The show’s top note is a spicy one, apparent from the outset as Curly (Sean Grandillo) turns his silly song about a surrey into a slow-burning seduction that’ll singe your chaps. Before that, though, he unfurls the iconic “Oh, What a Beautiful Mornin'” with blithe, unhurried polish as the rest of the cast lounges dispassionately at tables laden with cans of cheap beer. It may be a beautiful mornin’ for the cock of the walk, the show implies, but a sense of menacing malaise is also afoot.

The production’s most fascinating aspect is the nimbleness with which Fish flips the script — which, in a literal sense, remains unaltered from the original text.

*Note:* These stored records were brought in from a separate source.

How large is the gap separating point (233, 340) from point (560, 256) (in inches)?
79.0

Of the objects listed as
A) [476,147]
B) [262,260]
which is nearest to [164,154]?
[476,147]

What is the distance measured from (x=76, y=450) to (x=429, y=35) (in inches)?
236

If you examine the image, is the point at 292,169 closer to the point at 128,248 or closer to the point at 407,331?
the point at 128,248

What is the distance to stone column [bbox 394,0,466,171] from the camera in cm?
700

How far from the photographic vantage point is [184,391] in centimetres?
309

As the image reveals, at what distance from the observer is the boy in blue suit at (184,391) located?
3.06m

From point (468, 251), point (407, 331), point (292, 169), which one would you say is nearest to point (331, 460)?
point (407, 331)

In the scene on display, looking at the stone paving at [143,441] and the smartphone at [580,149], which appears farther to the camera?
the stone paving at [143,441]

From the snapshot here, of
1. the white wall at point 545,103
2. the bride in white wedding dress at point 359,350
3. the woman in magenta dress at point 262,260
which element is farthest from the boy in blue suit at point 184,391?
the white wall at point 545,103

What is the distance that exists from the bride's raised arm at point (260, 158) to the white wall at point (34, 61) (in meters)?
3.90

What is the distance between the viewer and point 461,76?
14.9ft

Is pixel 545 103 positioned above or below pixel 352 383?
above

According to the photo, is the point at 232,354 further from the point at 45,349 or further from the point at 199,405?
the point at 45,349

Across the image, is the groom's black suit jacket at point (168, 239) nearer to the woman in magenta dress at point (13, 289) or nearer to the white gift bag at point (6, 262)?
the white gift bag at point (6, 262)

Not every classic musical could take this kind of stress test; a recent revival of Paint Your Wagon, for example, tossed the original book entirely to recast the songs in a more palatable context. In the case of Oklahoma!, though, the script by Oscar Hammerstein II shines all the more when cast in a new light. Fish and his diverse cast surface an itchy, randy energy that’s refreshingly sex-positive. Ado Annie cain’t say no…nor does she need or want to.

This interpretation even finds a current of lust between farm girl Laurey (Sasha Hutchings) and hired hand Jud, played by Christopher Bannow as a stringy-haired, unshaven, eerily calm outsider who’s visibly ready to ensure that any and all of the “intentionally staggering” number of guns that appear onstage in the first act go off in the second. He’s not the only one bringing a gun to town, though, and the show’s most challenging choice is to implicate happy hero Curly as complicit in the community’s culture of toxic bravado.

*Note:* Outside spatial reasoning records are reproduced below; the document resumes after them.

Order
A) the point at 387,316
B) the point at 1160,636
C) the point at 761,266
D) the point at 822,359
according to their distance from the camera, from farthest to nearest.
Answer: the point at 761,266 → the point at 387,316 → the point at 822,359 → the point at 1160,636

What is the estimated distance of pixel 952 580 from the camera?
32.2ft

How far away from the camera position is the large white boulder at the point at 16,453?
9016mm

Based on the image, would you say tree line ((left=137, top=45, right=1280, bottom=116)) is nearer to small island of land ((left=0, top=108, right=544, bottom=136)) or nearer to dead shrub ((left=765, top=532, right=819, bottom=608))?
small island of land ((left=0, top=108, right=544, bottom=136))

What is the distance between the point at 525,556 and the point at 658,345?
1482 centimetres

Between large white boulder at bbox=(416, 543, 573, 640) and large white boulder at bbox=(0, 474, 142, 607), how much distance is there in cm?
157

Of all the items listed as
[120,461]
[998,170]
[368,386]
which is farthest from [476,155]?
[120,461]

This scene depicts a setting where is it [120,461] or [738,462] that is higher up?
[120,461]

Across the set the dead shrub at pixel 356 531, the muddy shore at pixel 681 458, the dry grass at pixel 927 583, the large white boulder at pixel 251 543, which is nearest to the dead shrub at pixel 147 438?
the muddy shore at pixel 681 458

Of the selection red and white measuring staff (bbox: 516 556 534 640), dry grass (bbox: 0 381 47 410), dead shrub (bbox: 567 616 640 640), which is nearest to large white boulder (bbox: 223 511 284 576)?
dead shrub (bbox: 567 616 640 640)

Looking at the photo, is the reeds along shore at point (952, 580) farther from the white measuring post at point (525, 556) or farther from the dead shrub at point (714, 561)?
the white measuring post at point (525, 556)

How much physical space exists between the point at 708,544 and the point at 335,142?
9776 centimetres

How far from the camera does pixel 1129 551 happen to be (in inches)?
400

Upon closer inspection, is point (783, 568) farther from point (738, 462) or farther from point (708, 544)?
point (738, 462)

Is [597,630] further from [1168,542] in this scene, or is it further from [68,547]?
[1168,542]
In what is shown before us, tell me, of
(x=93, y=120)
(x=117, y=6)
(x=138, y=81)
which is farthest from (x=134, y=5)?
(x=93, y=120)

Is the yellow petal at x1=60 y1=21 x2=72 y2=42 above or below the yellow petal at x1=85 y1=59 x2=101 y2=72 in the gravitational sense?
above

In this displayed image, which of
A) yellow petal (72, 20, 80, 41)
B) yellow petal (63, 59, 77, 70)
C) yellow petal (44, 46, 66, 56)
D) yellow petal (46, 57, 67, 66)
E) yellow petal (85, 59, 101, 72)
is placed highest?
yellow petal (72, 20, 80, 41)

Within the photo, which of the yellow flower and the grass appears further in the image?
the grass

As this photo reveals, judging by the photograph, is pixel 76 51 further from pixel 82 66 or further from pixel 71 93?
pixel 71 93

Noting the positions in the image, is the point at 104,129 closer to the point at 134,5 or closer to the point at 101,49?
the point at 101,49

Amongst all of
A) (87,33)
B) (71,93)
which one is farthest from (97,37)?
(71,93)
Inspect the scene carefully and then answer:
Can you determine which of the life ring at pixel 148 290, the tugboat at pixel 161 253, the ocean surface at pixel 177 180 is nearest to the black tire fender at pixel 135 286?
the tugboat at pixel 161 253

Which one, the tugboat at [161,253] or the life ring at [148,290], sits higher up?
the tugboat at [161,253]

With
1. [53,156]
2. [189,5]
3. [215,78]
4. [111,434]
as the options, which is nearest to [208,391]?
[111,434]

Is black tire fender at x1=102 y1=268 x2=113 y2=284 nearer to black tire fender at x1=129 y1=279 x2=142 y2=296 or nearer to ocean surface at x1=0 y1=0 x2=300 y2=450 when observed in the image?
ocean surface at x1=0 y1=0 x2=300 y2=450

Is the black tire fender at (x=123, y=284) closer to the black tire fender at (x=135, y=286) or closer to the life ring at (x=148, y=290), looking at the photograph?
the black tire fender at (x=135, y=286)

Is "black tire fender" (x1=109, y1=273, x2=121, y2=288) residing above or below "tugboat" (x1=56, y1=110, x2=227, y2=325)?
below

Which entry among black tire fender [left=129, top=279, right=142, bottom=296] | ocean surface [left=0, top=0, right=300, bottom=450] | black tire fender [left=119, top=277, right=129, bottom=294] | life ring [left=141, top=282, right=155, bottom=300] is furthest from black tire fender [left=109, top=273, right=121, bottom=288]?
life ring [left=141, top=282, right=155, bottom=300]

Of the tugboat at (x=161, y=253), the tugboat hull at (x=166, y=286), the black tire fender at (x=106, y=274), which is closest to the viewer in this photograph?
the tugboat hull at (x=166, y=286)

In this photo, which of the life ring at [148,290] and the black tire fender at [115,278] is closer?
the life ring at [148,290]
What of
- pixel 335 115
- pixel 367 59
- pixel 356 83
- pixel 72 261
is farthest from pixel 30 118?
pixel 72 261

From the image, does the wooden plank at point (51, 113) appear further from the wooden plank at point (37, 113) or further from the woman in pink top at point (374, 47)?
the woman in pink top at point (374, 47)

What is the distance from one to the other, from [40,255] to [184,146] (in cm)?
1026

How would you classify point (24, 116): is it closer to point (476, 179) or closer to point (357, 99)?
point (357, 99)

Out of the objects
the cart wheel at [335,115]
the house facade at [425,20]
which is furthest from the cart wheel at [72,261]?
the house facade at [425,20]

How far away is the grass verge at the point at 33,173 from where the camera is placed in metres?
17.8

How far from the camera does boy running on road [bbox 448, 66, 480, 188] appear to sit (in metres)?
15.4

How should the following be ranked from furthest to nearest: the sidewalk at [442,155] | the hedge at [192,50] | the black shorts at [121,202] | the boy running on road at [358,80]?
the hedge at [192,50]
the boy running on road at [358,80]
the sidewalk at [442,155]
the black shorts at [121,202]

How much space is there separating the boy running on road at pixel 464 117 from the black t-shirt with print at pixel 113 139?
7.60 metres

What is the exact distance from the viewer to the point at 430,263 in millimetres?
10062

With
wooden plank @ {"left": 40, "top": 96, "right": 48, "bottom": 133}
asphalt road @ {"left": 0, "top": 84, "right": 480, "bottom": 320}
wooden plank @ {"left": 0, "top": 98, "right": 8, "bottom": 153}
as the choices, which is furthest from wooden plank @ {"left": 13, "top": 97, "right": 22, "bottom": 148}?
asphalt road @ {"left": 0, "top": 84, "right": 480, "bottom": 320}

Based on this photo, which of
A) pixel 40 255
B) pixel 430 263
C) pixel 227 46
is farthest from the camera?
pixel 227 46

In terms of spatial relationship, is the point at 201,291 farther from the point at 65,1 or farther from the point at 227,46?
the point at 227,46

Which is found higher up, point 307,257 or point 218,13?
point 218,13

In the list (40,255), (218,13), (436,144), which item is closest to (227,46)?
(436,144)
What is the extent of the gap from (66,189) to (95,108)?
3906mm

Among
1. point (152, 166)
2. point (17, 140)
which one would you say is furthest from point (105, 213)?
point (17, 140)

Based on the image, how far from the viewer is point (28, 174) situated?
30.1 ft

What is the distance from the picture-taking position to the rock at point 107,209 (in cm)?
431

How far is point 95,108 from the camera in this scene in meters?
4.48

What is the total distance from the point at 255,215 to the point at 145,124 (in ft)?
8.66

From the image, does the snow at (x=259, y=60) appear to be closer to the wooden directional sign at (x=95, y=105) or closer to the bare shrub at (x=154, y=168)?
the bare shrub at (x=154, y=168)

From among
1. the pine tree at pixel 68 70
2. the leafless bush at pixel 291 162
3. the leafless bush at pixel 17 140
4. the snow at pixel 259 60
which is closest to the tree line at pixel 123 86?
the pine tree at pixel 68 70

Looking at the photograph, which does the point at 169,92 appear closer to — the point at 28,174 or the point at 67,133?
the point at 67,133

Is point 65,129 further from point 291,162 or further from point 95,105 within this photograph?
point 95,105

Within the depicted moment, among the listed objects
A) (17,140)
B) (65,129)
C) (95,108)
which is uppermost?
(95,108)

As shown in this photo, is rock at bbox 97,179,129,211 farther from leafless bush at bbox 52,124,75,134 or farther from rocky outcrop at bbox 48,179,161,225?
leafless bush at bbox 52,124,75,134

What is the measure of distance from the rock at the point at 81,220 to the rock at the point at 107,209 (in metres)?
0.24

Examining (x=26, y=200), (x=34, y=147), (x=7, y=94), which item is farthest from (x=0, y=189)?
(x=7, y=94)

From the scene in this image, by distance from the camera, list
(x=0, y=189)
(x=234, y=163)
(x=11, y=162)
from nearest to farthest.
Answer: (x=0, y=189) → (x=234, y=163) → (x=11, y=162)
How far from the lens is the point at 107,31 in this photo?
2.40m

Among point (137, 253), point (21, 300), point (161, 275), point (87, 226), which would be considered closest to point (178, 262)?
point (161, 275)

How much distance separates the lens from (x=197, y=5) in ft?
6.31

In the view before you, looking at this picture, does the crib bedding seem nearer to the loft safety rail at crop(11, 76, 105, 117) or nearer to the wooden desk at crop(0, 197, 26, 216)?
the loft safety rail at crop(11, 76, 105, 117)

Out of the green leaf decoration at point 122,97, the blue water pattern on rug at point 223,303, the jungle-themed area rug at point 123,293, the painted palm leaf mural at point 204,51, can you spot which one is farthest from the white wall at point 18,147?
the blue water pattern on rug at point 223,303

That all makes the show sound like a heavy slab of message, but in fact it may well be the most entertaining Oklahoma! you’ll ever see. The cast fill Laura Jellinek’s brightly wood-paneled, banner-festooned set with effusive energy that’s all the more involving for being cast in an ironic light. The show’s music is performed by an onstage Americana ensemble, giving the timeless songs a gratifyingly period-specific flavor while cautiously guarding against the encroachment of nostalgia.

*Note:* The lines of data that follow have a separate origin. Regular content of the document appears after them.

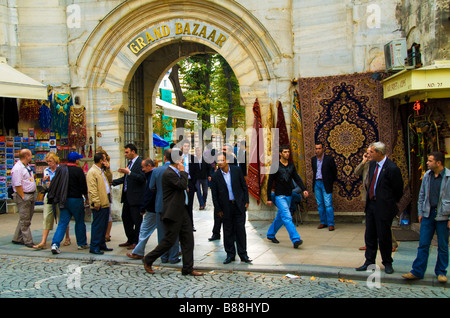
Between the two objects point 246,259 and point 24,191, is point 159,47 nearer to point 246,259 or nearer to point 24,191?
point 24,191

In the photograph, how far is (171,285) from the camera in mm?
6012

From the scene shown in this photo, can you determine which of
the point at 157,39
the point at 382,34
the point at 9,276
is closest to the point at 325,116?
the point at 382,34

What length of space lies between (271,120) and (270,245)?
10.4 ft

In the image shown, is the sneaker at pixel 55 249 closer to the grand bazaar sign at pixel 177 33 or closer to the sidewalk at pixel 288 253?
the sidewalk at pixel 288 253

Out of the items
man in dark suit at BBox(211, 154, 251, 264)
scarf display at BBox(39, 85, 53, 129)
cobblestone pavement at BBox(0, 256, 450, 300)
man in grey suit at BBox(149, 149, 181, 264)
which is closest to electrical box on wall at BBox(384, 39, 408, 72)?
man in dark suit at BBox(211, 154, 251, 264)

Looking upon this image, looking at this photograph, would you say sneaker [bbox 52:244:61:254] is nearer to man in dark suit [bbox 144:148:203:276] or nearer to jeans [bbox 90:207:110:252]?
jeans [bbox 90:207:110:252]

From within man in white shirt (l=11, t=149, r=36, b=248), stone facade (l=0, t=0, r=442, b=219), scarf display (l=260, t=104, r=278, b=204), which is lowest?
man in white shirt (l=11, t=149, r=36, b=248)

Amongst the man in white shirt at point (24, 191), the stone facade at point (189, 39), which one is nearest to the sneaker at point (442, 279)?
the stone facade at point (189, 39)

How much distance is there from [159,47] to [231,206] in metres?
5.71

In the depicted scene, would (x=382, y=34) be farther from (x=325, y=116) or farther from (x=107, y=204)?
(x=107, y=204)

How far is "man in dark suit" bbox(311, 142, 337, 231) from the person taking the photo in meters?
9.38

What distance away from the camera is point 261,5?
10414 millimetres

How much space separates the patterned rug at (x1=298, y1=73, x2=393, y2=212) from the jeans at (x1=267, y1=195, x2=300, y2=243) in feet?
6.46

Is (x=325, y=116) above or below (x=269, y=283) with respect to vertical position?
above
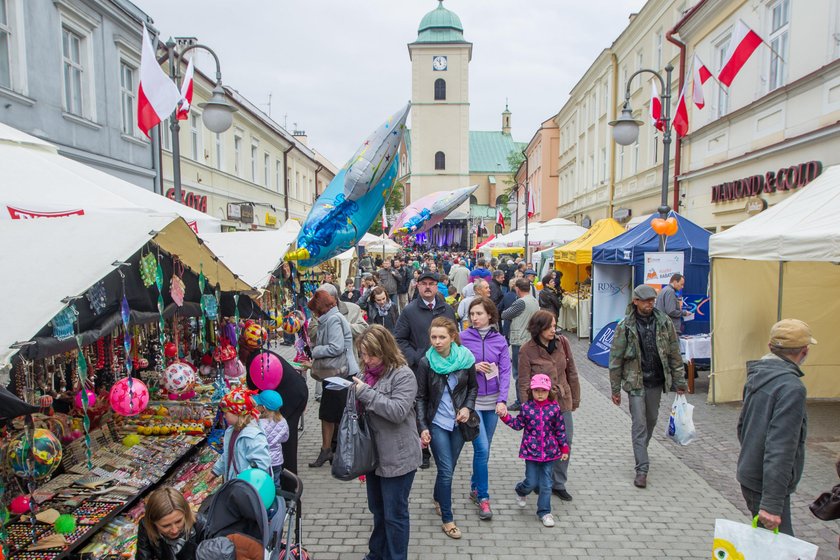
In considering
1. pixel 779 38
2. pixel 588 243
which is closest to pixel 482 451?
pixel 588 243

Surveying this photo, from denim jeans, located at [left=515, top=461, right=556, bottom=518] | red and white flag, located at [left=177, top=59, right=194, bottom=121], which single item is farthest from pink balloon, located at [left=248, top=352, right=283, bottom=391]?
red and white flag, located at [left=177, top=59, right=194, bottom=121]

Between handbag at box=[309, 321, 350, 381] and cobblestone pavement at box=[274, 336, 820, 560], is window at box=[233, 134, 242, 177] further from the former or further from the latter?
handbag at box=[309, 321, 350, 381]

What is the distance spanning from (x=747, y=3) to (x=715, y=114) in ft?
8.40

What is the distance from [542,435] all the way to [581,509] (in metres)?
0.92

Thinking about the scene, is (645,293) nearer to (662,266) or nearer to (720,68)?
(662,266)

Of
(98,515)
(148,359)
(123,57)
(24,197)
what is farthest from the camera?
(123,57)

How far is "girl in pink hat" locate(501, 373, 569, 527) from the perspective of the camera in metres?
4.59

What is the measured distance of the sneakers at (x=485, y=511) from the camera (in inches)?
186

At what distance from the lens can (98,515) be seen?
3570 mm

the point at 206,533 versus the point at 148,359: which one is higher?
the point at 148,359

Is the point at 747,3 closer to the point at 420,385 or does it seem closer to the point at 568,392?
the point at 568,392

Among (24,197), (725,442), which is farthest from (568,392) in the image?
(24,197)

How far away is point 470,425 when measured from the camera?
4.41 metres

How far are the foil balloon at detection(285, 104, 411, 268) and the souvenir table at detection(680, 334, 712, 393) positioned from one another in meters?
5.36
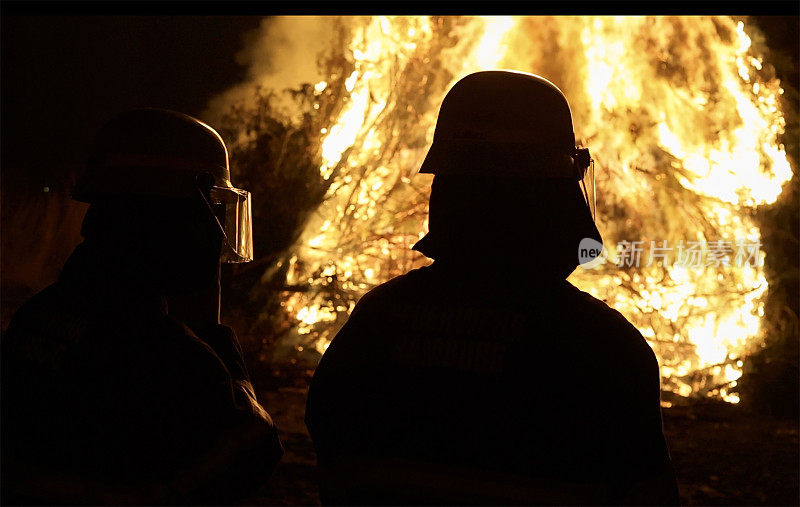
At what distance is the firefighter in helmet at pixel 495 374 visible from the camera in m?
1.44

Not everything works, and that’s fine. When it comes to a technique involving a blackout and closely-miked dialogue, a little bit would have gone a long way; instead, we get a lot. On Thursday the cast seemed to be still finding the show’s rhythm — and, perhaps, adapting to the strange energy of a nervously vaxxed live audience. If they didn’t nail every beat, though, the beats were clearly there. The difference in this production is that, for perhaps the first time in the long history of this well-worn musical, we can also hear the off-beats.